# Advanced Tutorial on metasyn

In this tutorial, we will be creating a `MetaFrame`, which is a metadata representation of a given dataset, and proceed by generating synthetic data from it. In the process, we are going to walk through some of the advanced abilities of metasyn, such as handling dates, setting distributions and ensuring uniqueness in columns. This example workflow starts from a `.csv` file as input, but it easily adapted to other formats. 

## Step 0: Install the metasyn package and import required packages

In [3]:
# uncomment the following line and run the cell to install metasyn
# %pip install metasyn

In [4]:
# import required packages
import datetime as dt
import polars as pl
from metasyn import MetaFrame, demo_file

## Step 1: Transforming your data into a polars DataFrame

The first step in creating the MetaFrame is reading and converting your dataset to a polars DataFrame. 

In [5]:
# get the path of the demo csv
demo_file_path = demo_file()

# read the data with the correct categorical variables
data_types={
    "Sex": pl.Categorical,
    "Embarked": pl.Categorical
}

df = pl.read_csv(demo_file_path, try_parse_dates=True, dtypes=data_types)

# check out the data
df.head()

PassengerId,Name,Sex,Age,Parch,Ticket,Fare,Cabin,Embarked,Birthday,Board time,Married since,all_NA
i64,str,cat,i64,i64,str,f64,str,cat,date,time,datetime[μs],str
1,"""Braund, Mr. Ow…","""male""",22,0,"""A/5 21171""",7.25,,"""S""",1937-10-28,15:53:04,2022-08-05 04:43:34,
2,"""Cumings, Mrs. …","""female""",38,0,"""PC 17599""",71.2833,"""C85""","""C""",,12:26:00,2022-08-07 01:56:33,
3,"""Heikkinen, Mis…","""female""",26,0,"""STON/O2. 31012…",7.925,,"""S""",1931-09-24,16:08:25,2022-08-04 20:27:37,
4,"""Futrelle, Mrs.…","""female""",35,0,"""113803""",53.1,"""C123""","""S""",1936-11-30,,2022-08-07 07:05:55,
5,"""Allen, Mr. Wil…","""male""",35,0,"""373450""",8.05,,"""S""",1918-11-07,10:59:08,2022-08-02 15:13:34,


Now, let's check the data types of our DataFrame:

In [6]:
dict(zip(df.columns, df.dtypes))

{'PassengerId': Int64,
 'Name': Utf8,
 'Sex': Categorical,
 'Age': Int64,
 'Parch': Int64,
 'Ticket': Utf8,
 'Fare': Float64,
 'Cabin': Utf8,
 'Embarked': Categorical,
 'Birthday': Date,
 'Board time': Time,
 'Married since': Datetime(time_unit='us', time_zone=None),
 'all_NA': Utf8}

We see that most variables are now nicely specified as strings, categories, dates and ints where necessary.
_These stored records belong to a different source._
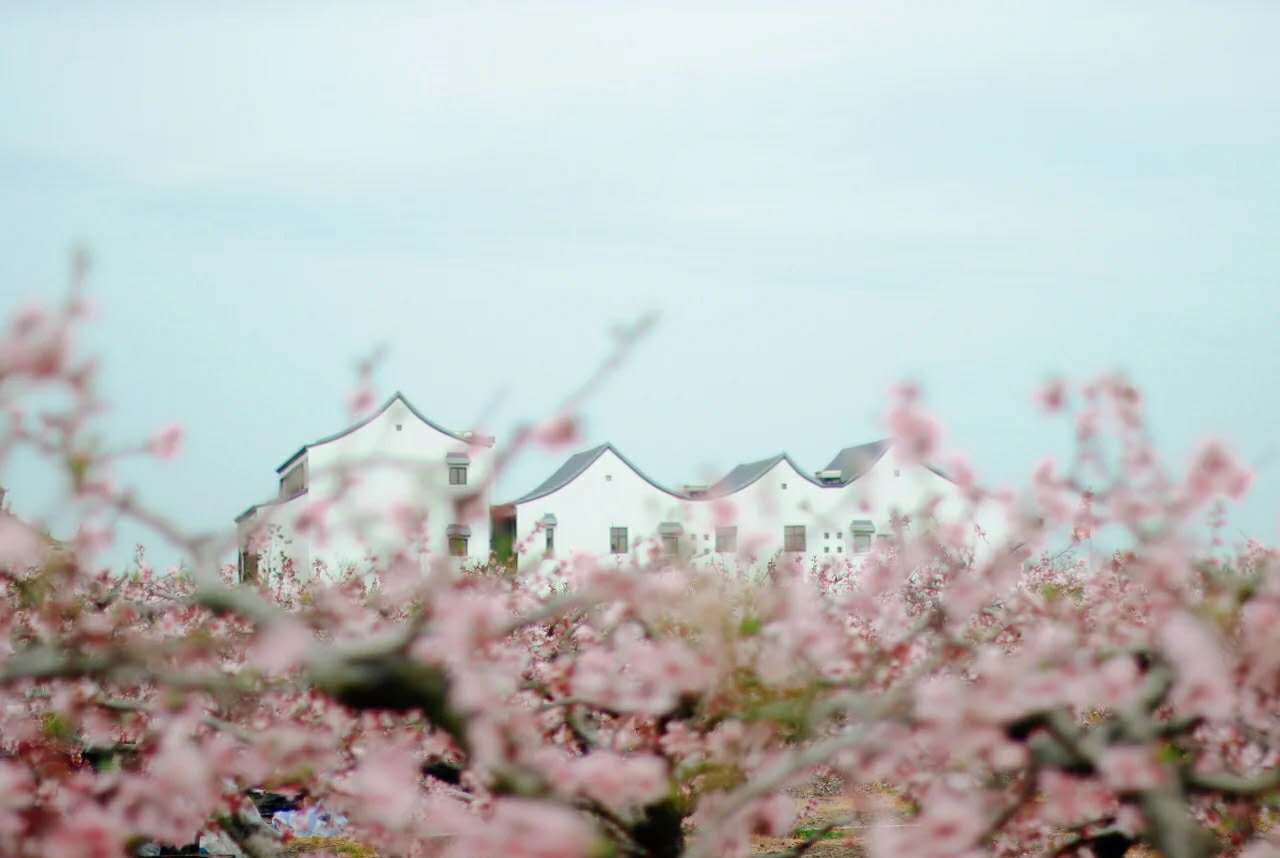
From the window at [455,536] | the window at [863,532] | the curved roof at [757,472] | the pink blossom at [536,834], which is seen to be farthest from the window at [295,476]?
the pink blossom at [536,834]

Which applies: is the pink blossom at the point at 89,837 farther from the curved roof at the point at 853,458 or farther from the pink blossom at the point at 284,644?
→ the curved roof at the point at 853,458

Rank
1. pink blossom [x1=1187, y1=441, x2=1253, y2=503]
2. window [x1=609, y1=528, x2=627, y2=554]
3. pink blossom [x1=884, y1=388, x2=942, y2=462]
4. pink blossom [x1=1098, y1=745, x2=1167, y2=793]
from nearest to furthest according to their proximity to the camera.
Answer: pink blossom [x1=1098, y1=745, x2=1167, y2=793] < pink blossom [x1=1187, y1=441, x2=1253, y2=503] < pink blossom [x1=884, y1=388, x2=942, y2=462] < window [x1=609, y1=528, x2=627, y2=554]

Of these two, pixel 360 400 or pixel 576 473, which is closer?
pixel 360 400

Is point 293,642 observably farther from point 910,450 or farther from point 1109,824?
point 1109,824

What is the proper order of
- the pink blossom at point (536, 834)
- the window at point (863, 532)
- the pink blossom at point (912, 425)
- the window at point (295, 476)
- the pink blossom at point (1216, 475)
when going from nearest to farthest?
the pink blossom at point (536, 834)
the pink blossom at point (1216, 475)
the pink blossom at point (912, 425)
the window at point (295, 476)
the window at point (863, 532)

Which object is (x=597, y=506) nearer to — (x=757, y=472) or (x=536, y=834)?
(x=757, y=472)

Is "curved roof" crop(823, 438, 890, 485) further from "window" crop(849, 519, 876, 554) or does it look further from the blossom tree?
the blossom tree

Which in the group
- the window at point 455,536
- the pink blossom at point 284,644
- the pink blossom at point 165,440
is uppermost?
the pink blossom at point 165,440

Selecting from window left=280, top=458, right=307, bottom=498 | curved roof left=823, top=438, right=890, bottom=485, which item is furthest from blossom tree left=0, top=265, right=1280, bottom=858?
curved roof left=823, top=438, right=890, bottom=485

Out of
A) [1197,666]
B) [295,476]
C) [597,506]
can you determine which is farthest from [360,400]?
[597,506]

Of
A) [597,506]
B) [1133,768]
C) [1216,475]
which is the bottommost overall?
[597,506]

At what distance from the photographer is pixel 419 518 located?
4.08m

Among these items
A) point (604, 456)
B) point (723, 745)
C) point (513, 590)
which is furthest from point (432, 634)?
point (604, 456)

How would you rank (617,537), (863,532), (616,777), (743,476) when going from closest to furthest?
1. (616,777)
2. (863,532)
3. (617,537)
4. (743,476)
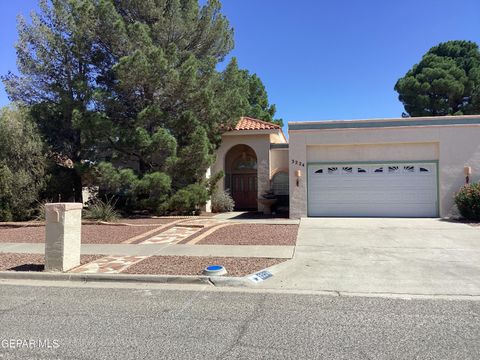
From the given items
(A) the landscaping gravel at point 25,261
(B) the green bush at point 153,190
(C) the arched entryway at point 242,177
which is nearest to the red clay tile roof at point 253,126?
(C) the arched entryway at point 242,177

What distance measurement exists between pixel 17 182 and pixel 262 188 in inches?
429

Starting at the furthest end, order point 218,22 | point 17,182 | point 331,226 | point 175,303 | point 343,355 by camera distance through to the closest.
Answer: point 218,22 → point 17,182 → point 331,226 → point 175,303 → point 343,355

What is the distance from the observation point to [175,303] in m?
5.99

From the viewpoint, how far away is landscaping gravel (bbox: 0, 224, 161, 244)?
1192cm

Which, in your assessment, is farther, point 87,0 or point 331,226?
point 87,0

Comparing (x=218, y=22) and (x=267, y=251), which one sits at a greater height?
(x=218, y=22)

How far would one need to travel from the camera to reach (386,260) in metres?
8.65

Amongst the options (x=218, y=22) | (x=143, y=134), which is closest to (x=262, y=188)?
(x=143, y=134)

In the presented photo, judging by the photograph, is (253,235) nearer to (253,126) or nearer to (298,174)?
(298,174)

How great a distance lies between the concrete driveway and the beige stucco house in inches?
113

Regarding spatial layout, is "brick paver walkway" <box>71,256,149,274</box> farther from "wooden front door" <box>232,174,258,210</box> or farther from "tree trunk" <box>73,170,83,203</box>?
"wooden front door" <box>232,174,258,210</box>

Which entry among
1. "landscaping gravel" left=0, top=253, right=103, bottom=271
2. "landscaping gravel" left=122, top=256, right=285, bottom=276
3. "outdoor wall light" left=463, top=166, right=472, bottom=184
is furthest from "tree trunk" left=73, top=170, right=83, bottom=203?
"outdoor wall light" left=463, top=166, right=472, bottom=184

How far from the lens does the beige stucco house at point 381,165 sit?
51.8 ft

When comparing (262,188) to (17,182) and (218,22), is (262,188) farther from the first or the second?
(17,182)
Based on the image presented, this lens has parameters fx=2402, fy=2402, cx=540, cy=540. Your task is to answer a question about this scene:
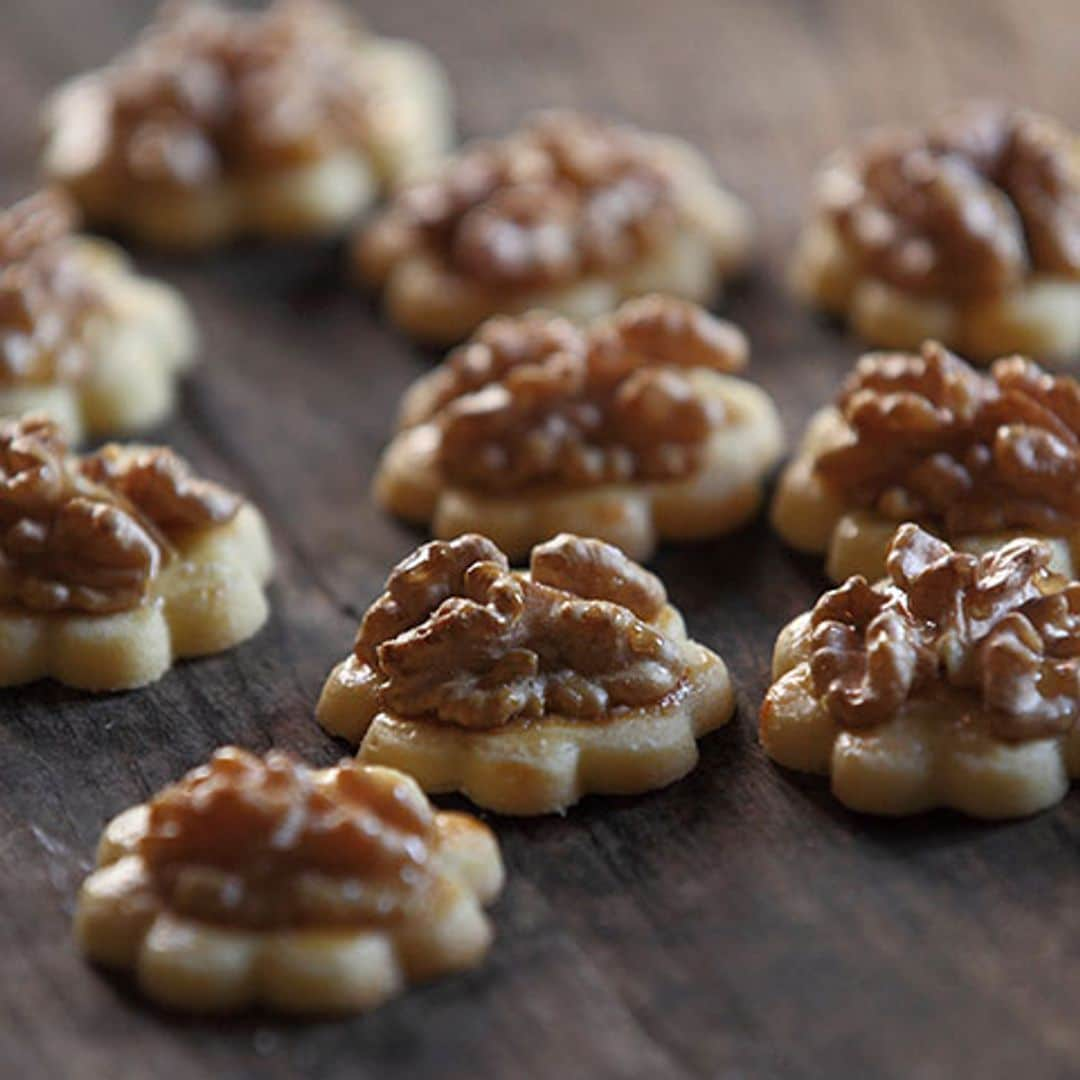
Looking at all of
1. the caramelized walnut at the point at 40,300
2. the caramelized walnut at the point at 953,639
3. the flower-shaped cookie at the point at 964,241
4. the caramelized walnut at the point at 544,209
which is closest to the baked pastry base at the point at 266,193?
the caramelized walnut at the point at 544,209

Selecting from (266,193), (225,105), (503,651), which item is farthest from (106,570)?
(225,105)

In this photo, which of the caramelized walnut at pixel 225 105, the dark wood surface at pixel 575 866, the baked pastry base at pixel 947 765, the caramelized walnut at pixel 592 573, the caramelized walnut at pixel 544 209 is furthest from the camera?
the caramelized walnut at pixel 225 105

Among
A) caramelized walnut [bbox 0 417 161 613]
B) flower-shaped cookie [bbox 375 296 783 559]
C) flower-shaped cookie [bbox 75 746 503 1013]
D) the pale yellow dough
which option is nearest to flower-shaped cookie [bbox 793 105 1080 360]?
the pale yellow dough

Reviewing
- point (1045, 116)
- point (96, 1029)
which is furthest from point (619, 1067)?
point (1045, 116)

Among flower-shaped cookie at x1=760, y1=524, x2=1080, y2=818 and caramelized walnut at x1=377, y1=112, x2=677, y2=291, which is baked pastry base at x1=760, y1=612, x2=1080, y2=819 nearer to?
flower-shaped cookie at x1=760, y1=524, x2=1080, y2=818

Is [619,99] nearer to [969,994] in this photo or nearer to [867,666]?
[867,666]

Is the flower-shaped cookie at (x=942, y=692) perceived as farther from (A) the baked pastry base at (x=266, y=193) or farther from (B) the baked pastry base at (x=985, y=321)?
(A) the baked pastry base at (x=266, y=193)
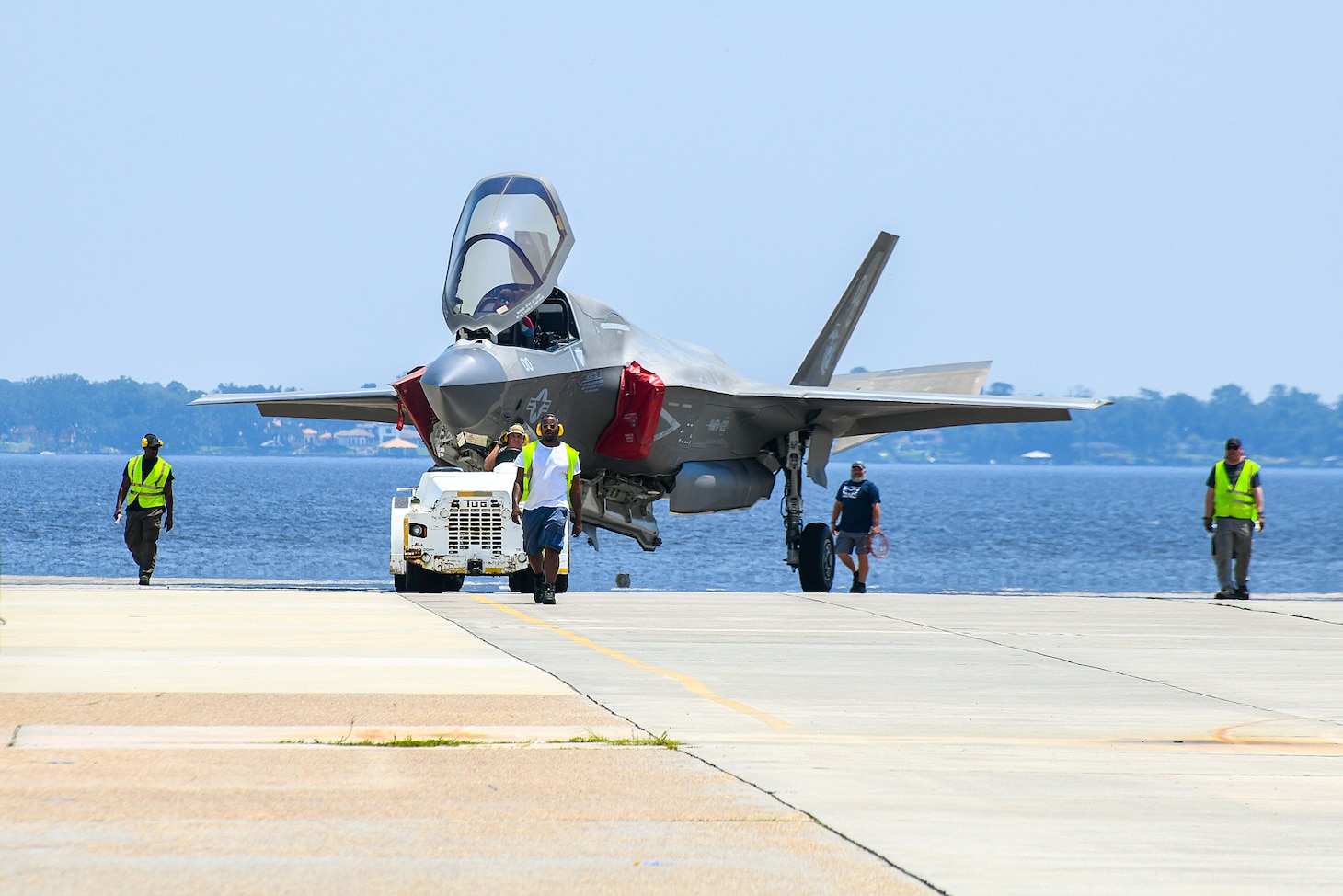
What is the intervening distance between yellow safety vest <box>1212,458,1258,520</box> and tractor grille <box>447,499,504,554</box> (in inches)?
299

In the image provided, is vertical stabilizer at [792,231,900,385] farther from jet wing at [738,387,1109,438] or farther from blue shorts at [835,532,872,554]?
blue shorts at [835,532,872,554]

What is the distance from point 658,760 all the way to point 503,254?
10154 mm

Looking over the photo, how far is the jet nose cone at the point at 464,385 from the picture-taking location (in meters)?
15.1

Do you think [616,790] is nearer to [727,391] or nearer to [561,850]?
[561,850]

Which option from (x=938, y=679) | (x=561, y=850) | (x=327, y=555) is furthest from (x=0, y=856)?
(x=327, y=555)

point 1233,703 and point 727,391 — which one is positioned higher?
point 727,391

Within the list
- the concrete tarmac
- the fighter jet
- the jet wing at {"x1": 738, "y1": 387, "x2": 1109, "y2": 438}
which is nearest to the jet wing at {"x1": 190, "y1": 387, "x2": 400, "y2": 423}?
the fighter jet

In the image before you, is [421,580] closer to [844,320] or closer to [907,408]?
[907,408]

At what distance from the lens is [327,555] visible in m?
54.2

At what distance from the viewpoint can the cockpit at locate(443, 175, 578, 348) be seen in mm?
15789

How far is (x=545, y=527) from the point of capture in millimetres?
13500

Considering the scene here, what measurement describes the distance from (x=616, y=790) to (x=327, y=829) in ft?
3.59

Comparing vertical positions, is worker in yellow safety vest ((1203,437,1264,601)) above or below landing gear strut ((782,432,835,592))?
above

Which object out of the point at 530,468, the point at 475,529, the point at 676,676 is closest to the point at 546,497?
the point at 530,468
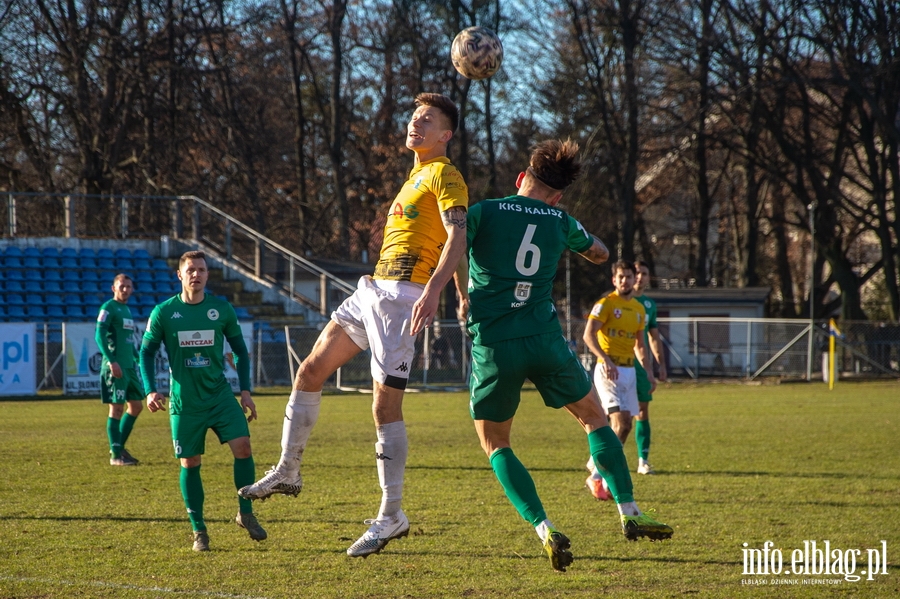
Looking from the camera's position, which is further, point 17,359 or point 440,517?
point 17,359

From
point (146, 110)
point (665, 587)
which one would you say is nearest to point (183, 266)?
point (665, 587)

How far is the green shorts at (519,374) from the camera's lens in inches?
214

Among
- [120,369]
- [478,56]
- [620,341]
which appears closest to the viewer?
[478,56]

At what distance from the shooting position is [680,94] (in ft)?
113

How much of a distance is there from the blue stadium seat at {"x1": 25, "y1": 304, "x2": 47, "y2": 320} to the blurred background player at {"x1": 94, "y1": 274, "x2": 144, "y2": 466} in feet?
43.2

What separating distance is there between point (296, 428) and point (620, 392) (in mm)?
5149

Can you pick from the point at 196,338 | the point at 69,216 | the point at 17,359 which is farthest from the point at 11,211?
the point at 196,338

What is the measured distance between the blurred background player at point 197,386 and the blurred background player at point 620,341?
13.4 ft

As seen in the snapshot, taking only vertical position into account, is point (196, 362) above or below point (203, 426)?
above

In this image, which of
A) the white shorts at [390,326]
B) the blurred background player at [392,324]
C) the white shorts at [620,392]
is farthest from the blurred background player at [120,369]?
the white shorts at [390,326]

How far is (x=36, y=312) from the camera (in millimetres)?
24156

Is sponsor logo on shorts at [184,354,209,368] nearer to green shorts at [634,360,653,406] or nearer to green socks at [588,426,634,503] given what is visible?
green socks at [588,426,634,503]

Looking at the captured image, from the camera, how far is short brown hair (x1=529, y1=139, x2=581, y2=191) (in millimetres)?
5570

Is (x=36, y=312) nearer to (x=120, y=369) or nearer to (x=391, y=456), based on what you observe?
(x=120, y=369)
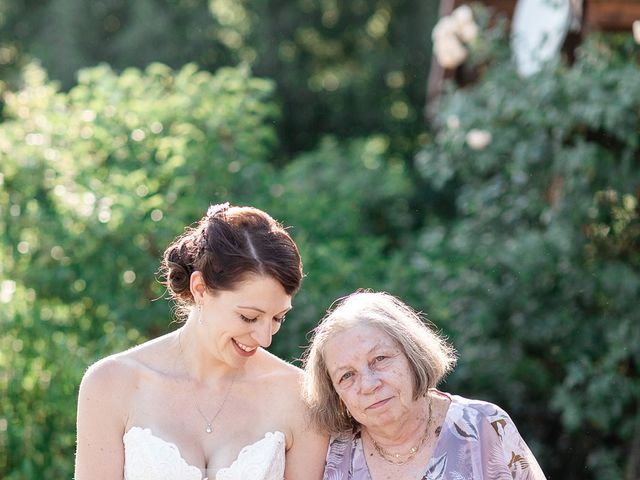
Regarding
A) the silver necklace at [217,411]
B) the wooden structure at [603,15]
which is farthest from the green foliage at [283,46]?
the silver necklace at [217,411]

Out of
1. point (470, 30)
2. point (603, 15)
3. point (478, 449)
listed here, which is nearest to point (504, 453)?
point (478, 449)

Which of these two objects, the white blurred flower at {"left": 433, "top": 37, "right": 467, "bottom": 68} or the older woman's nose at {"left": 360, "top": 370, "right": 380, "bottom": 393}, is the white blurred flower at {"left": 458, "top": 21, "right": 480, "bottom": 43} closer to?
the white blurred flower at {"left": 433, "top": 37, "right": 467, "bottom": 68}

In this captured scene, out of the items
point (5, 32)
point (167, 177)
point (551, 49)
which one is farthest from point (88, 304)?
point (5, 32)

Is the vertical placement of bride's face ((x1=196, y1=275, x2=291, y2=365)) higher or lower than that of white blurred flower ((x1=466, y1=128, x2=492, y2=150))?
lower

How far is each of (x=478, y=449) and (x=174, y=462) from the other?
2.87 ft

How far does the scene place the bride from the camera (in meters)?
3.08

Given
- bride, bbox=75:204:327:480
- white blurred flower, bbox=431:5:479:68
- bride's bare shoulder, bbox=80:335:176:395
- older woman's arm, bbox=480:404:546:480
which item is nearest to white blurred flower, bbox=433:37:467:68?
white blurred flower, bbox=431:5:479:68

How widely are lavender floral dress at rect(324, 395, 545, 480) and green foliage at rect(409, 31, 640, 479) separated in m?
2.32

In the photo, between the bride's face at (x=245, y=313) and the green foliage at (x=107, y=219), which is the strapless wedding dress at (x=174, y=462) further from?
the green foliage at (x=107, y=219)

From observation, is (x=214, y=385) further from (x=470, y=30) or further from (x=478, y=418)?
(x=470, y=30)

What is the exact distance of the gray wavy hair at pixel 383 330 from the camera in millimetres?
3062

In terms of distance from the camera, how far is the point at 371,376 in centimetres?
300

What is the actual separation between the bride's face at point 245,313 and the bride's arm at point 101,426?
1.16 ft

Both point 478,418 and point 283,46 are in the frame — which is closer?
point 478,418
We can also inspect the data a bit more with `describe()`.

In [7]:
df.describe()

describe,PassengerId,Name,Sex,Age,Parch,Ticket,Fare,Cabin,Embarked,Birthday,Board time,Married since,all_NA
str,f64,str,str,f64,f64,str,f64,str,str,str,str,str,str
"""count""",891.0,"""891""","""891""",891.0,891.0,"""891""",891.0,"""891""","""891""","""891""","""891""","""891""","""891"""
"""null_count""",0.0,"""0""","""0""",177.0,0.0,"""0""",0.0,"""687""","""2""","""78""","""79""","""92""","""891"""
"""mean""",446.0,,,29.693277,0.381594,,32.204208,,,,,,
"""std""",257.353842,,,14.524527,0.806057,,49.693429,,,,,,
"""min""",1.0,"""Abbing, Mr. An…",,0.0,0.0,"""110152""",0.0,"""A10""",,"""1903-07-28""","""10:39:40""","""2022-07-15 12:…",
"""max""",891.0,"""van Melkebeke,…",,80.0,6.0,"""WE/P 5735""",512.3292,"""T""",,"""1940-05-27""","""18:39:28""","""2022-08-15 10:…",
"""median""",446.0,,,28.0,0.0,,14.4542,,,,,,
"""25%""",223.0,,,20.0,0.0,,7.8958,,,,,,
"""75%""",669.0,,,38.0,0.0,,31.0,,,,,,


## Step 2: Creating a MetaFrame object from a DataFrame

Now a lot of work has already gone into creating a properly formatted DataFrame. This work pays off at this stage: let's convert the DataFrame to a MetaFrame structure with the default options. Note: this takes a little bit of time!

In [8]:
mf = MetaFrame.fit_dataframe(df)

Variable PassengerId seems unique, but not set to be unique.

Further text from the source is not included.